* [Instruction] In the speech excerpt on Canada's part in the war, how many sons of Canada answered the call to the colors?

* [Excerpt provided]
It has often been said that Canada was the British crown's brightest jewel. Should that crown become decayed or broken, what would become of the jewel? The archbishop of Montreal has declared; "We are a colony of England and therefore, should England be defeated, Germany's first prey would be Canada. Now, we do not want to be Germans. That is why we must do all we can, since Canada's destiny is linked with success of the British arms."
On November 8, 1914, Mr. Henri Bourassa wrote: " Canada, an Anglo-French nation, bound to England and to France by a thousand ties, ethical, special, intellectual and economic, has a vital interest in the maintenance of France and of England, of their prestige, of their power, of their worldwide action. It is therefore her national duty to contribute, in the full measure of her forces and by her own particular means . of action, to the triumph and above all to the maintenance of France and England's combined efforts."
On May 18, 1917, Sir Robert Borden exclaimed : " There are other places besides the soil of a country itself where the battle for its liberties and its institutions can be fought, and I venture to think that, if this war should end in defeat, Canada, in all the
years to come, would be under the shadow of German military domination." -
These words go to show that the Canadian nation, directly interested in this war, could not remain unconcerned by the European conflict: " Horrible unbridling of a nation of prey whose passions let loose find, in the brutal realism of war, their national course."
" This war," has declared Mr. Asquith, then Premier of the United Kingdom, " is a national war. We shall keep on to the end, until entire reparation has been made to Belgium, until France has recovered her lost provinces and security, until Europe has been delivered from the incubus _of armaments, and the world from the monstrosity of Prussian militarism."
So are we fighting with 'Great Britain to repel the invader and for the triumph of those democratic ideas so well analyzed in this House by Mr. Balfour. It is as much Canada's war as it is England's war. It is yours, Mr. Speaker, it is mine. It is the war of every Canadian and of every British subject.
At the opening of hostilities, the leaders of the nation have declared that Canada's participation in the war was absolutely voluntary. " Free participation, free enlistment." Such were the words that rang forth throughout the country. The Canadian people has given a solemn assent to these feelings. Indeed, at the call to the colours, 400,000 sons of Canada, from the Atlantic to the Pacific, have willingly responded and have joined the allied troops to defend the country and defeat Prussian militarism. They know that our security at the present time rests with the British fleet. Our brethren, leaving Canada to drive back the German hordes, knew that England had not willed the war, but had risen in a body to refuse to accept the infamous proposal of William II who was violating Belgium's neutrality in defiance of the treaties signed by his grandsire. At the first call to the colours, the most authoritative voices in the clergy of various denominations, in the Canadian press, in the political associations of the country united themselves in the defence of the Allies' cause against a foe who believes only in might, cynically laughs at his own atrocities, tramples upon the most sacred agreements, ruthlessly kills children, women and old men, and transgresses the laws of humanity, the law of nations and the re-
spect of pledged troth. Odious doctrines have perverted the moral intellect of the Germanic race. Allow me to quote the following words which William II addressed one day to recruits in Potsdam:
"Recruits! before God's consecrated servant and in front of this altar, you have sworn me fidelity. You are still too young to well understand the full meaning of that word. You have sworn to be faithful to me, that is to say that, becoming my soldiers, you have given yourselves over to me, soul and body. You have now but one foe; my foe. It is possible that in these days of socialist plots, I may order you to fire upon your kinsmen, your fathers and mothers-God spare you that!-but know ye well that, even then, it is my orders you shall have to obey without grumbling. God and I have heard your oath of fealty to your war chief. .

* [Source data]
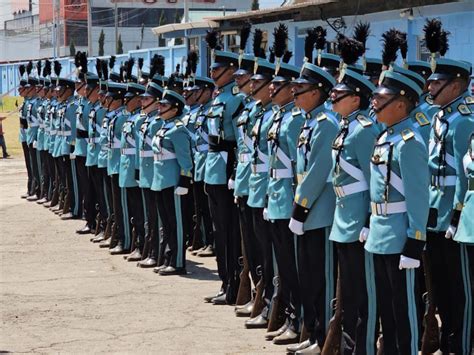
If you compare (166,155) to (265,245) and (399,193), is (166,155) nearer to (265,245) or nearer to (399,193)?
(265,245)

* [Response to the exercise] 400,000 sons of Canada, from the Atlantic to the Pacific, willingly responded.